Tout ceci ne dura que quelques secondes, pendant lesquelles elle semblait hésiter, puis elle repartit d'un coup, sans me laisser la moindre chance de la prendre de court. J'hésitai moi aussi quelques secondes, me disant qu'après tout ce devait être une jeune du coin qui me prenait pour un autre, un de ses anciens copains ou je ne sais qui. Et lors de notre prochaine rencontre, s'il y en avait une, je lui dirais comment je m'appelle, elle s'apercevrait de son erreur et tout rentrerait dans l'ordre. Et il serait peut-être même possible que l'on sympathisât.

Mais je suis bien trop curieux, et je ne pouvais raisonnablement en rester là sans savoir qui elle était et ce qu'elle voulait ; je repartis alors une fois de plus à sa poursuite. Mes quelques secondes d'hésitation lui donnèrent pas mal d'avance. Malgré tout je l'aperçus quand j'arrivai dans la rue suivante, la rue du Petit Musc, en train de traverser le Quai des Celestins, à côté de la Seine, en direction du pont de Sully, qui passe sur le bout de l'Île Saint Louis et rejoint le Boulevard Saint Germain de l'autre côté. Je forçai le rythme, mais elle courait vite, et de plus j'arrivai pile au moment où le feu passait au vert, ce qui n'arrangea pas mes affaires. Bref après quelques coups de klaxon de Parisiens auxquels j'ai dû faire perdre deux microsecondes en traversant la route, mais c'est à croire que klaxonner est génétiquement ancré dans le parisien, je la vis bifurquer dans la rue de Saint Louis en L'Île qui traverse toute l'île Saint Louis, comme son nom l'indique, jusqu'au pont qui donne sur l'arrière de Notre-Dame, sur l'Île de la Cité.
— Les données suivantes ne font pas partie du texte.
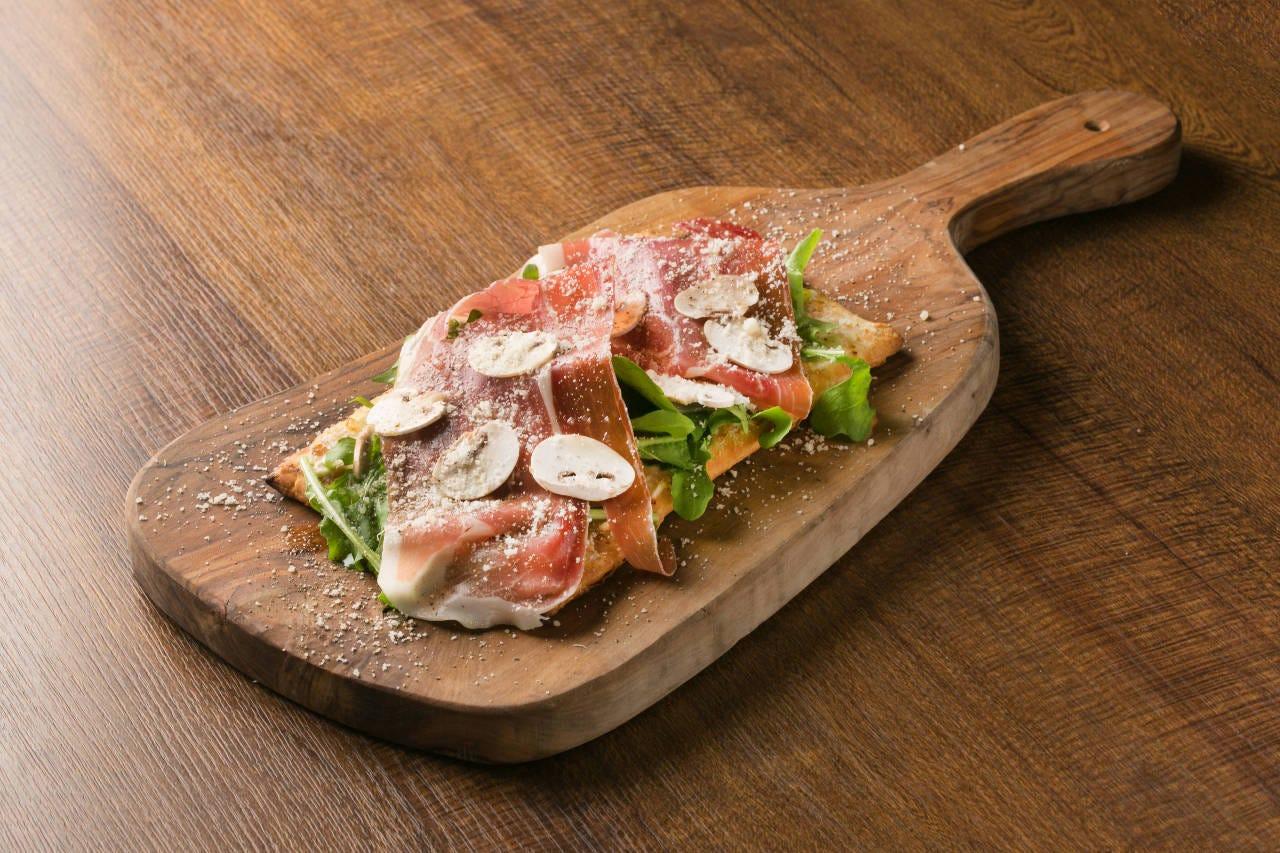 四角く食べやすい、サクサクとしたピザ生地です。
Et ce coup-ci ce fut moi qui eus un peu de chance car elle manqua de se faire renverser par une voiture au moment où elle passait au niveau de la rue des Deux Ponts. Elle tomba tout de même un instant au sol. Ce qui me permit de gagner quelques mètres sur elle, mais qui lui donna aussi l'occasion de jeter un oeil en arrière et de voir que j'étais toujours à ses trousses. Elle n'en sembla pas satisfaite outre mesure, parce qu'après un moment d'hésitation au niveau du carrefour, elle changea de direction et partit, il me sembla, encore plus vite et de nouveau vers la rive gauche, en direction du pont au bout de la rue en question dont j'ai oublié le nom, dans l'hypothèse où je l'ai connu un jour... Après vérification, le pont de la Tournelle.